The Elephant in the Move

This week, staff writer Dallas Fitzgerald writes about the moving in together stage. Do you agree with him? What are you thoughts?


You’ve been dating your girlfriend for a year; you’ve told her you love her and she responded by saying that she loves you too; she spends five nights a week at your place, and she already has half of her clothes hanging up in your closet.  Your lease is up in four weeks, and, as fate would have it, so is hers.  If this sounds like you, then it’s time for you to broach the subject of moving in together.


Moving in with somebody is a big step in any relationship, and it is fraught with risk.  What if your girlfriend snores like a Nordic logger; and even though you already knew that, dealing with it for seven nights a week proves too much for your fragile nerves to handle?  What if your pungent morning breath causes her to wake up and head straight for the bathroom to vomit like she was eight months pregnant?  What if she wants a dog, and even though she promises it will be her responsibility, you end up picking up more dog poo than the pooper-scooper at your local animal shelter?  What if this?  What if that?


Once you move in together, the walls come down.  All the mannerisms, the peculiarities, the sights, the smells, the sounds that you have tried so hard to keep from each other are left out in the open.  There is no more hiding; no more waking up before she does and rinsing your mouth with mouthwash; no more holding in the gassy buildup that you would otherwise have let escape under the covers; no more pretending that you wash your hands every time you use the bathroom.


It’s not enough to merely be prepared for the revelation that your partner is hiding some unsettling truths about herself, and it’s not enough to merely expect her to be prepared for you to reveal some similarly unsettling truths about yourself.  If you want your relationship to survive, then you must be willing to adapt.

This may seem easy at first.  You may say to yourself, “Oh, she snores, I can deal with it,” or, “His morning breath is terrible, but I can manage,” but the fact is that when you experience these seemingly trivial idiosyncrasies day after day, night after night, they start to become elephants.  These elephants can create distance between you and can push you so far apart that your relationship crumbles under the overbearing weight of what you once considered a manageable quirk.


Learning to adapt to your partner’s idiosyncrasies requires you to actively shrink the elephant, and it is a process that involves mutual cooperation.  If your partner snores and you find that, because of this, you have become short with her, then you must do something about it.  Don’t let it fester and boil beneath the surface.  When she asks you what’s wrong, don’t say, “Nothing.”  Tell her that her snoring has really been bothering you lately and suggest a couple of possible remedies.

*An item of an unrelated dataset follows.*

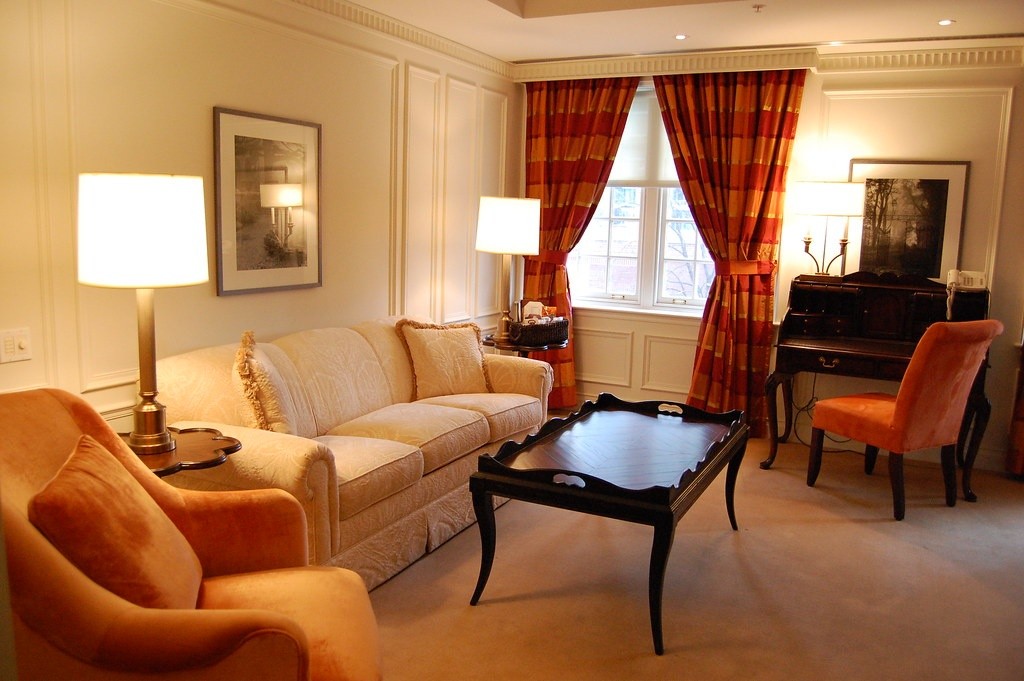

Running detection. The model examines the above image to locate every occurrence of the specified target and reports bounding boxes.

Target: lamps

If your partner has become short with you lately, and when you ask her what’s wrong she says, “Nothing,” dig a little bit deeper.  Unearth the truth.  If she tells you she can’t stand your acrid morning breath and she suggests that you start flossing and rinsing with mouthwash before bed, don’t get defensive.  Recognize that she is telling you this to prevent the elephant from growing any larger.


You should adapt to your partner, and help her adapt to you.  This won’t make the elephant go away, but it will make it small enough to sweep underneath the rug alongside some of the other trivialities that you have already learned to deal with—like the fact that she’s a Bears fan and you’re a Packer fan, for instance.

Nagging Whispers

This week, staff writer Dallas Fitzgerald discusses the situation of the wrong relationship and the nagging whispers we hear even when we might choose to ignore them.

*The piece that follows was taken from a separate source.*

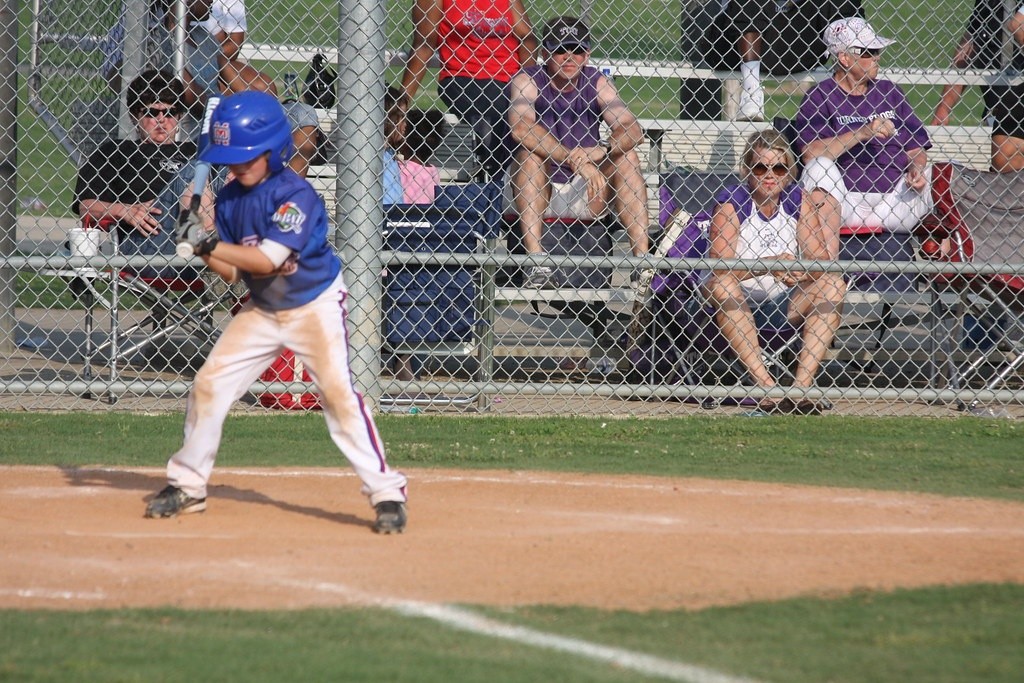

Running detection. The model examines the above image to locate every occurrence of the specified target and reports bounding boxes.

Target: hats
[822,17,897,59]
[543,17,592,50]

About ten years ago, a punk-rock band called SR-71 released a song called “Right Now.”  While the song itself is unremarkable (cookie-cutter pop-punk riding the coattails of Blink 182’s success), the refrain contains a lyric that could be used to sum up the way I felt during at least a few of my past relationships.  The line goes, “I know she may not be Miss Right, but she’ll do right now.”


Everyone knows how it feels to be in a relationship that just isn’t going to last.  Sometimes this realization sneaks up on you slowly and quietly, like a nagging whisper; other times, the realization comes screaming out at you all at once.


One time, I was on my third or fourth date with a woman, let’s call her “L”, and we went out for drinks at a small neighborhood tavern.  “L” was loquacious to begin with, but with each finished drink, she talked more and more; faster and faster, until eventually I had to excuse myself to go the bathroom.

While I was in the bathroom, I made the decision to bail out the back door instead of returning to the bar to tell “L” that I was leaving.  The back door led to an outdoor patio that was fenced in, but there was a tree with low-hanging branches inviting me to climb over the fence.  I used the branch to pull myself up and over the fence, and I was six blocks away before she texted me and asked me where I went.  In hindsight, this was a classless move on my part, but I, like Jamie Foxx, blame it on the alcohol.

In this particular instance, the realization that my relationship with “L” wouldn’t last literally came screaming out at me, and despite my drunken lack of common decency in the way I removed myself from the situation, it was an easy decision.


It is more difficult to deal with the nagging whispers.  When I was a junior in college, I fell in love with a girl; let’s call her “E.”  We dated all that school year, and through the summer, but when senior year came around, I started hearing the nagging whispers.   She wanted to be a 1st grade teacher, and I had no idea what I wanted to do with my life.  We had no future in common, but we both loved and cared about each other.

She must have been hearing the whispers as well because she broke up with me in December of that year.  The break up was hard on both of us.  Sometimes the weight of the future bears down on the present and can slowly dissolve even the strongest of bonds between two people.


The break up was by no means final.  We tried different arrangements in the ensuing months:  a pseudo-relationship (pretty much the same as a regular relationship except with the implicit understanding that there is no future for the two of you as a pair), a friends-with-benefits relationship (I messed that up by getting drunk at a bar and making out with another girl in front of her), and finally, a sleep-together-once-in-awhile-but-don’t-talk-or-see-each-other relationship (basically a futile attempt to stave off the inevitable while also satisfying each other’s sexual needs because, hey, the sex was pretty good).

As with most indefinite break-ups of this sort, there was no final good-bye, just a series of encounters in which we slowly drifted further and further apart until sex and communication just sort of stopped.  On one of these final encounters, “E” gave me a CD that she had made.  I guess it was a sort of parting gift.

On the CD, there was a song from the musical Wicked called “As Long As You’re Mine” (Sung by Idina Menzel and Norbert Leo Butz).   One of the lines from the song goes, “Say there’s no future / For us as a pair/ And though I may know / I don’t care.”

Listening to this song put my relationship with “E” in perspective, and I only wished that she had given it to me earlier.  It’s sometimes difficult to end things when you start hearing those nagging whispers telling you that there’s no future for your relationship, but it is not the ending that is important.  It is how you handle the moments that you have left.

During the dying days of my relationship with “E,” I found myself wondering where we had gone wrong and how we might salvage our relationship instead of allowing myself to enjoy the moments that we still had left.  Even relationships that last sixty-five or seventy years are built on a series of moments, so even if your current partner is not Miss or Mr. Right, enjoy the moments you share.


Of course, if those moments prove totally intolerable, then by all means excuse yourself to go to the bathroom, sneak out the back door and climb a tree over the patio fence, figuratively, of course.